Who Popularised The Modern Driveway?

Stephen Turnbull • April 22, 2024

Who Popularised The Modern Driveway?

The home and its surroundings have evolved based not only on changing trends and the availability of materials but also on the needs of the people who live in them.


The
driveway is no exception, and whilst it is difficult to think of a home with a front garden that does not have space for a river of gravel leading up to the garage and the front door, this was not always the case.


Whilst finding the origin of the invention of drives and patios can be a difficult exercise, there is one man who arguably did more than any other to make drives the standard for houses of all shapes and sizes.


Lancelot Brown, known by many as
“Capability” Brown due to his common refrain that claimed a garden or landscape had the capability for improvement, was one of the most prolific gardeners and landscape architects during a period of tremendous change for their design.

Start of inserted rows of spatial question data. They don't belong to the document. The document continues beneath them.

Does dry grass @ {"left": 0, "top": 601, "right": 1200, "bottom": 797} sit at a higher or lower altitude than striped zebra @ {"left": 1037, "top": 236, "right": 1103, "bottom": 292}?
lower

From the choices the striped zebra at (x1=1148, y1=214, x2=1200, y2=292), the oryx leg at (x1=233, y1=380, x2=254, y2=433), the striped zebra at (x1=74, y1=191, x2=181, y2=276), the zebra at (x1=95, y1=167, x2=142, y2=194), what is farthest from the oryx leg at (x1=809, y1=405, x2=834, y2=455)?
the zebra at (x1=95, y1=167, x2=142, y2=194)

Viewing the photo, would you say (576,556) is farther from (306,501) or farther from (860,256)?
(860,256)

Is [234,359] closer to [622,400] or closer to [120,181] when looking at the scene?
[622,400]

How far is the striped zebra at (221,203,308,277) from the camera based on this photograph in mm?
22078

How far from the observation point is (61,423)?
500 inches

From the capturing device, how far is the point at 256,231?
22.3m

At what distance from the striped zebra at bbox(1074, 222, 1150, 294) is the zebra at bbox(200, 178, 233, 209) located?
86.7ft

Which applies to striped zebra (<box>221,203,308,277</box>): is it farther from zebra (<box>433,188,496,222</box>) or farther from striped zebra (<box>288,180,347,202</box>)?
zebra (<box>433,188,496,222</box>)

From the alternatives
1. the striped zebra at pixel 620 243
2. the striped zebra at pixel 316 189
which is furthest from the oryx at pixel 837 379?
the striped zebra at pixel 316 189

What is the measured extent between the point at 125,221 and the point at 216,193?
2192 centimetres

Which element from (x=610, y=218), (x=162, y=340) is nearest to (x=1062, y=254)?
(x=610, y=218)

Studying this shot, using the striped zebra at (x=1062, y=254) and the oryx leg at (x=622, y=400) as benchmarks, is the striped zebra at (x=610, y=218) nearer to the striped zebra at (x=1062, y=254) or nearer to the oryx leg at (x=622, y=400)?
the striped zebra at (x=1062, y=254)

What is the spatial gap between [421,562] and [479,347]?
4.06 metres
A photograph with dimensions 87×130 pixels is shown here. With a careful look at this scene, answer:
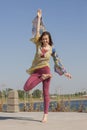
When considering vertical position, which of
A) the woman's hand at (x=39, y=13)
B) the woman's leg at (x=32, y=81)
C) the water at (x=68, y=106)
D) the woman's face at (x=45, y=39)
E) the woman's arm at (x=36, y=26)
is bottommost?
the water at (x=68, y=106)

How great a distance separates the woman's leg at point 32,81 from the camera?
7.27 metres

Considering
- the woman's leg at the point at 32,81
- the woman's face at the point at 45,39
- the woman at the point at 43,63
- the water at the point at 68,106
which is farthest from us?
the water at the point at 68,106

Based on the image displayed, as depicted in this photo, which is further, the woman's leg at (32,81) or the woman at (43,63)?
the woman at (43,63)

He believed in a simple and relatively subtle approach that embraced the natural beauty of the parks and country houses that he worked in, to the point that his obituary opined that he copied nature so closely that his landscaping was often mistaken as such.


One of the keys to this was a staged, stepped approach to his design and a mix of naturalistic construction and authoritarian controlled nature.


The best example of the former was his common use of the sweeping drive in an age that predated the motor car, turning what was traditionally seen as a mere necessity for guests to reach the estate itself into a self-directed tour of the estate itself.


By extension, as these landscapes were intended to reflect the particular interests of the owner of the estate, they created a fascinating journey in themselves, one captured in a particularly vivid passage of
Jane Austen’s Pride and Prejudice.


As design trends tend to spread from the top down, these ideas would later lead to the wider adoption of the drive as a standard part of the British home.